Now longer cuts of the individual interviews are available, and you can watch them all on this page.
Caroline Derbyshire, Chair of Headteachers’ Roundtable, says it’s, “ridiculous to give children a test at
the age of 11. It’s ridiculous for all sorts of reasons, one is that children mature at different stages, secondly it creates this notion that you are a failure for 75% of children… We know that children mature at different ages, we know that they continue to improve and that the sky’s the limit if their teachers believe in them.”
Lewis Iwu is the co-founder of the Purpose Union and founding Director of the Fair Education Alliance, he says, “I oppose grammar schools because I think they undermine social mobility. I have a problem with the 11-plus exam because parents can basically game the system for their children. A lot of people have extensive tuition, and that tuition costs money. It’s a problem if it’s the people with money who are able to get their kids ahead in the system. So for me in any education system you want to minimize the impact of wealth and money in terms of accessing opportunity.”

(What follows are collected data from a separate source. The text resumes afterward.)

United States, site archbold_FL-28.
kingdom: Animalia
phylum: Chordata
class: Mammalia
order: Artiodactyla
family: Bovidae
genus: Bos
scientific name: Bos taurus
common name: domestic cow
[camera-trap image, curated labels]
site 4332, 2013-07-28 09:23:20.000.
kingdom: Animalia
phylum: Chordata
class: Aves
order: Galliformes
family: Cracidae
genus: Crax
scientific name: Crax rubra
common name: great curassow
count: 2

Jack Deasley failed the 11-plus and is now a student at Cambridge. He talks about the impact on his friends. “I know people who had aspirations to be journalists or lawyers before they went through the 11-plus, and now they just assume that’s not going to be the case anymore. For most people in selective areas grammar schools prevent them from being able to move on to the careers they want…thousands thousands of 11 year olds are told to stop being ambitious.”

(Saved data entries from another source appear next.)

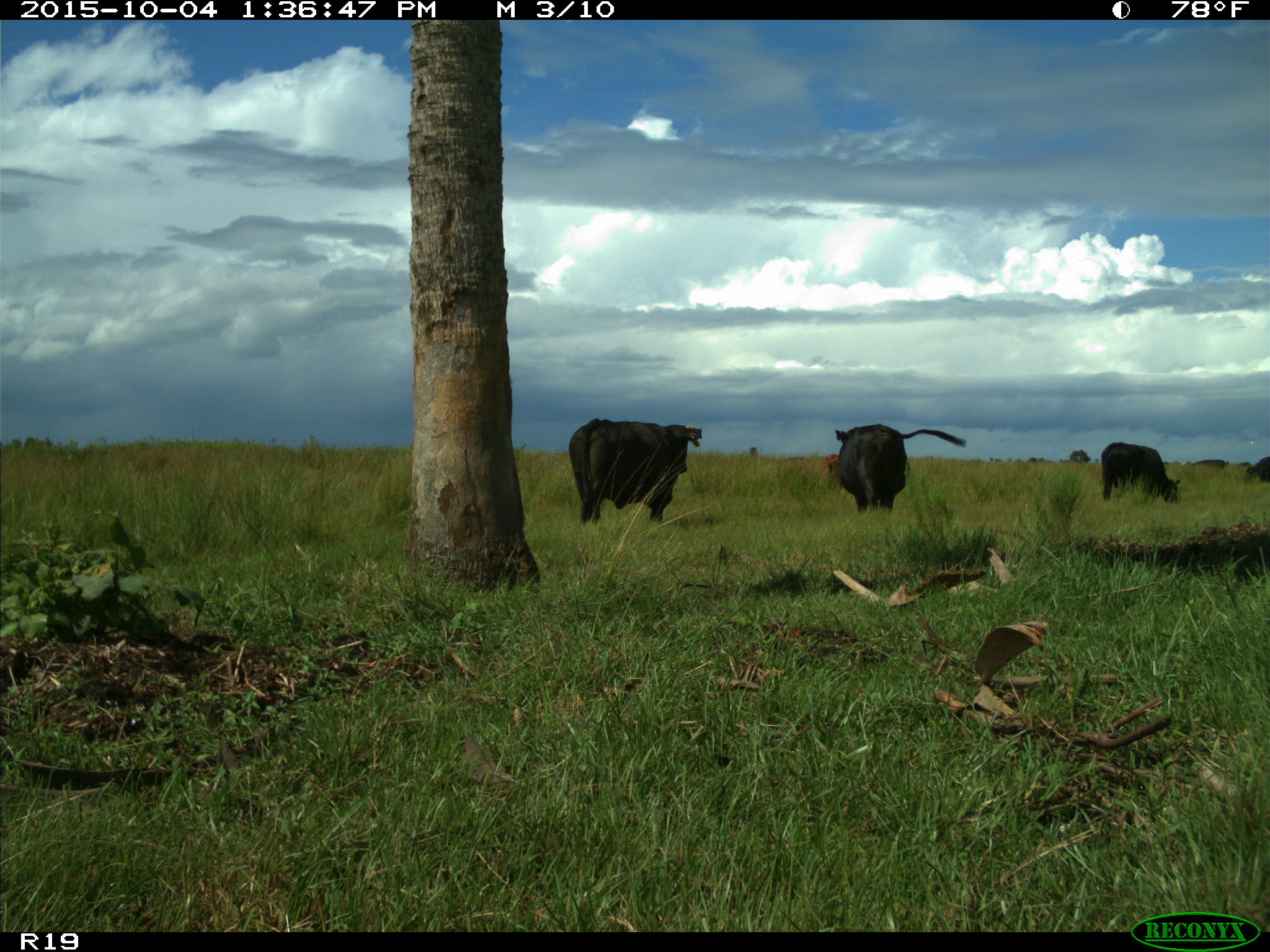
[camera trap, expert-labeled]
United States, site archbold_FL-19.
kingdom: Animalia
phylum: Chordata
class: Mammalia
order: Artiodactyla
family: Bovidae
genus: Bos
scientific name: Bos taurus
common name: domestic cow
Bos taurus (domestic cow).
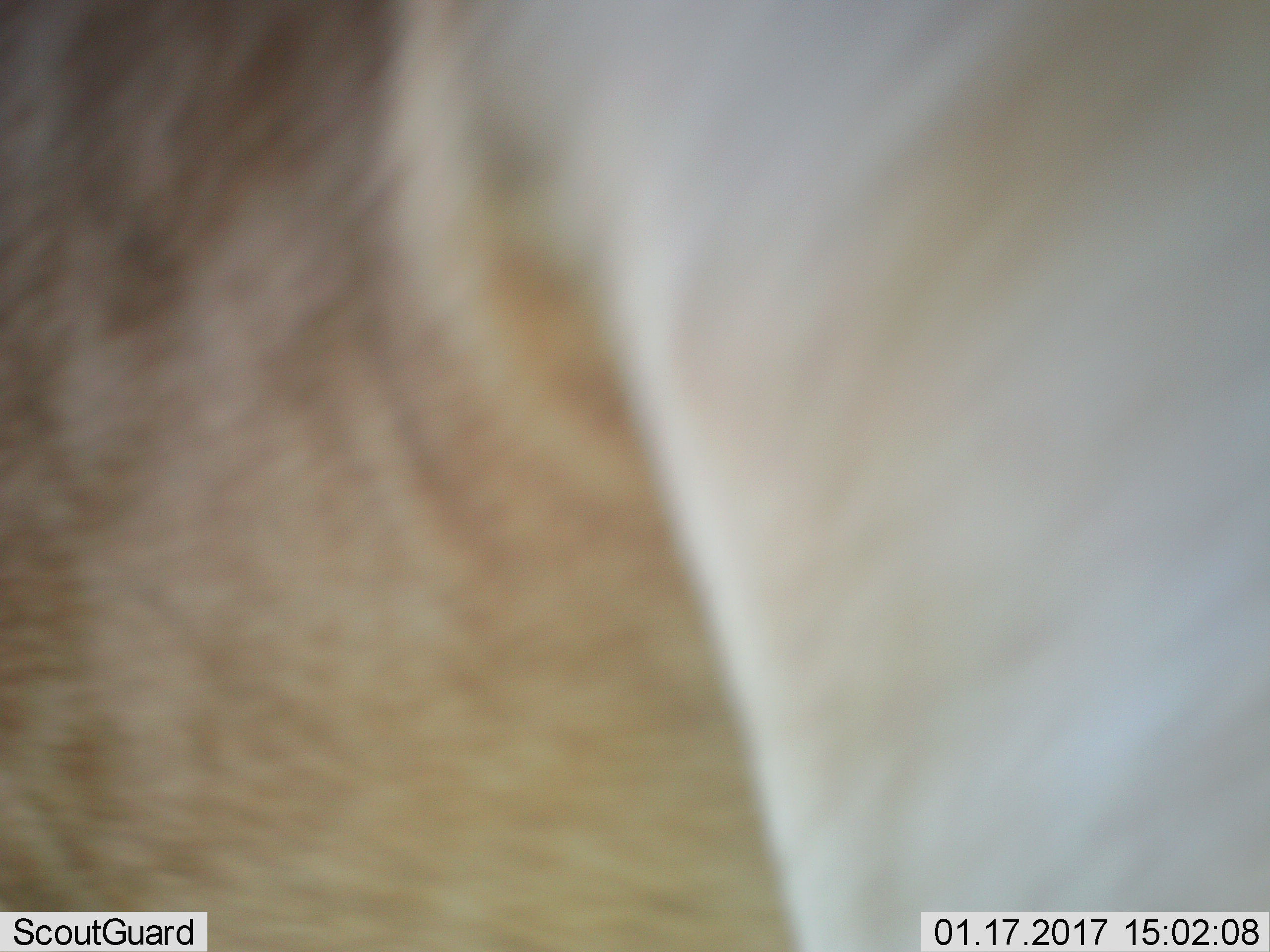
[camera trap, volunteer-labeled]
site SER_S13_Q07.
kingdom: Animalia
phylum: Chordata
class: Mammalia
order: Artiodactyla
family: Bovidae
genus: Alcelaphus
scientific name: Alcelaphus buselaphus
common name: hartebeest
Hartebeest (Alcelaphus buselaphus), count 1. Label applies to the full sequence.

Joanna Vaughan is a parent in Kent. Her children went to grammar schools but she soon realised the problems with these schools. She said, “If you ask the parents what exactly do you mean by ‘they offer a better education’ I think what they would often say is well they get fantastic results so therefore they must be a great school. But of course they’re going to get better results because actually they’ve creamed off a certain percentage of the cohort… My impression is that I think that grammar schools can rest on their laurels, and they don’t really have to try very hard. At the end of the day our education system is very, very, much about results, and they’re going to get those results. So they’re not having to motivate children, they’re not having to inspire them, they can just sit back and just let the kids get the results that the school needs in order to perform in league tables.”
Francesca McCarthy is a PhD researcher at the UCL Institute of Education, she talks about her project talking to secondary school pupils who failed the 11-plus. She said, “The majority of pupils do not pass the 11-plus and yet despite being in the majority they rarely get acknowledged when it comes to academically selective systems. They present the uncomfortable side of academic selection, they present the side that isn’t ever really raised when we talk about the grammar school debate, and it isn’t ever really raised in the kind of social mobility argument used in support of academically selective education…The pupils within it they are the voices that rarely get heard.”
Michael Rosen, the writer and broadcaster, couldn’t speak about the 11-plus because he’d lost his voice. He recorded his feelings none the less, and explained that, “The 11-plus is socially biased, and it gives many children low expectations. Low expectations affect outcomes. It’s wrong to lay down these expectations at 11.”